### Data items
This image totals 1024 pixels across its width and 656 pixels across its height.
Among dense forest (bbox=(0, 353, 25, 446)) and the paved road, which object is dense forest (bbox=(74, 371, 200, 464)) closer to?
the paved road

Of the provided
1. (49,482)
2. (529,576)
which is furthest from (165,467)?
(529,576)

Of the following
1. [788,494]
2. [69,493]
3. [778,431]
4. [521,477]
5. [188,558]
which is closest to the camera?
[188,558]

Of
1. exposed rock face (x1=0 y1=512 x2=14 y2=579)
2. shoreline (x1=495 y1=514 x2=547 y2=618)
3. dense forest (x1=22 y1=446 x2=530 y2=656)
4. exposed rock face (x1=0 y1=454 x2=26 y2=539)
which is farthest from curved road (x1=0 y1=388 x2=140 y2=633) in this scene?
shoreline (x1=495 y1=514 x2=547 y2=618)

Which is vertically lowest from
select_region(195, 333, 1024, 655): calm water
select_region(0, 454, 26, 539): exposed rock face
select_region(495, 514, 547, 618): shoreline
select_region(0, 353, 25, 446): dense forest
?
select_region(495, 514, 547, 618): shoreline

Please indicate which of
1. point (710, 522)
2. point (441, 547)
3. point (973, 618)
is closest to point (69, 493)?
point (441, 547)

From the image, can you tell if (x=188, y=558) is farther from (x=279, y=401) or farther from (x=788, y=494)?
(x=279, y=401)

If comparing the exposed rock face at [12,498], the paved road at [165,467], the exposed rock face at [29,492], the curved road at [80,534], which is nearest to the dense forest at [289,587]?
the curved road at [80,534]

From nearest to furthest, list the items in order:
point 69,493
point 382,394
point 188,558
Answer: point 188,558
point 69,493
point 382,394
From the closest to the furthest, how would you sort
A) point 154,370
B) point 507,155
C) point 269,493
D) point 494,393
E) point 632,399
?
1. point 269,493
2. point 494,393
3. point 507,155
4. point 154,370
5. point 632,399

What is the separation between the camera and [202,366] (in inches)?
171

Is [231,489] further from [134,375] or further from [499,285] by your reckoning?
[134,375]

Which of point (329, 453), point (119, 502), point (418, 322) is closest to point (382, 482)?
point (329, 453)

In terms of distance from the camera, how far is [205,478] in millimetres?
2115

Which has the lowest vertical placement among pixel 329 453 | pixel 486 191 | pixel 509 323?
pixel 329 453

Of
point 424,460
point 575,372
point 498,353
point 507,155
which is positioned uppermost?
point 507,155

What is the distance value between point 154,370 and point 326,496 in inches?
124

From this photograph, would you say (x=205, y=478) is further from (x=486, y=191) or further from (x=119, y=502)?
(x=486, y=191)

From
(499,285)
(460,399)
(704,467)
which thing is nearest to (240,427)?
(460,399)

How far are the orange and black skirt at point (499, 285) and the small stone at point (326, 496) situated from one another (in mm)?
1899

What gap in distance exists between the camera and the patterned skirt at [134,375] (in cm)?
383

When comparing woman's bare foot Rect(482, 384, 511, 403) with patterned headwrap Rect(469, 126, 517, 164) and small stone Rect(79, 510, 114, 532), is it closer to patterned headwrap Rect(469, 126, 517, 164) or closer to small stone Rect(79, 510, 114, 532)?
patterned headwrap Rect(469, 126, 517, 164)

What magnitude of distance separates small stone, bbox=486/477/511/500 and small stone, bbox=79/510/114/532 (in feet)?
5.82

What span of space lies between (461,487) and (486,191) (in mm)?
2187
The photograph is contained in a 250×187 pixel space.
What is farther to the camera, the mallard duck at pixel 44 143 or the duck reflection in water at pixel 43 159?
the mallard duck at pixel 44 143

### Your task
Repeat the listing above without any change.

### Reply to the exercise
This image totals 1024 pixels across its width and 656 pixels across its height.
Among dense forest (bbox=(0, 353, 25, 446)) and the paved road, which object is dense forest (bbox=(74, 371, 200, 464)) closer to?
the paved road

Of the provided
1. (49,482)
2. (529,576)
which is furthest from (165,467)?
(529,576)

Of the following
1. [788,494]
2. [69,493]
3. [778,431]
4. [521,477]
5. [188,558]
which is closest to the camera?
[188,558]

Of
1. exposed rock face (x1=0 y1=512 x2=14 y2=579)
2. shoreline (x1=495 y1=514 x2=547 y2=618)
3. dense forest (x1=22 y1=446 x2=530 y2=656)
4. exposed rock face (x1=0 y1=454 x2=26 y2=539)
which is farthest from curved road (x1=0 y1=388 x2=140 y2=633) in this scene?
shoreline (x1=495 y1=514 x2=547 y2=618)

Which is vertically lowest from
select_region(195, 333, 1024, 655): calm water
select_region(0, 454, 26, 539): exposed rock face
select_region(495, 514, 547, 618): shoreline
select_region(0, 353, 25, 446): dense forest
?
select_region(495, 514, 547, 618): shoreline

Please indicate which of
1. point (710, 522)
2. point (441, 547)
3. point (973, 618)
is closest to point (69, 493)?
point (441, 547)

From the image, can you tell if (x=188, y=558) is farther from (x=279, y=401) or farther from (x=788, y=494)?
(x=279, y=401)

If comparing the exposed rock face at [12,498], the paved road at [165,467], the exposed rock face at [29,492], the curved road at [80,534], which is nearest to the dense forest at [289,587]?
the curved road at [80,534]

From nearest to furthest, list the items in order:
point 69,493
point 382,394
point 188,558
Answer: point 188,558
point 69,493
point 382,394
From the closest to the furthest, how would you sort
A) point 154,370
B) point 507,155
C) point 269,493
D) point 494,393
E) point 632,399
?
1. point 269,493
2. point 494,393
3. point 507,155
4. point 154,370
5. point 632,399

What is the separation between the camera and [202,366] (in inches)?
171

Is [231,489] further from [134,375] or further from [499,285] by your reckoning?
[134,375]

Which of point (329, 453), point (119, 502), point (418, 322) is closest to point (382, 482)?
point (329, 453)

In terms of distance from the camera, how far is [205,478] in millimetres?
2115

Which has the lowest vertical placement among pixel 329 453 | pixel 486 191 | pixel 509 323?
pixel 329 453

Of
point 424,460
point 575,372
point 498,353
point 507,155
which is positioned uppermost?
point 507,155

What is the distance value between point 154,370 and point 326,496 in inches?
124

From this photograph, would you say (x=205, y=478) is further from (x=486, y=191) or further from (x=119, y=502)?
(x=486, y=191)

From
(499,285)
(460,399)
(704,467)
which thing is nearest to (240,427)?
(460,399)

How far are the orange and black skirt at point (499, 285) and the small stone at point (326, 496) situated from one another (in mm)?
1899

What gap in distance exists between the camera and the patterned skirt at [134,375] (in cm)?
383

When comparing woman's bare foot Rect(482, 384, 511, 403) with patterned headwrap Rect(469, 126, 517, 164) and small stone Rect(79, 510, 114, 532), is it closer to patterned headwrap Rect(469, 126, 517, 164) or closer to small stone Rect(79, 510, 114, 532)?
patterned headwrap Rect(469, 126, 517, 164)

What magnitude of distance separates small stone, bbox=486/477/511/500 and small stone, bbox=79/510/114/532 (in feet)?
5.82

What span of space lies between (461,487) and (486,191) (in mm)?
2187
The photograph is contained in a 250×187 pixel space.
What is farther to the camera, the mallard duck at pixel 44 143 or the duck reflection in water at pixel 43 159?
the mallard duck at pixel 44 143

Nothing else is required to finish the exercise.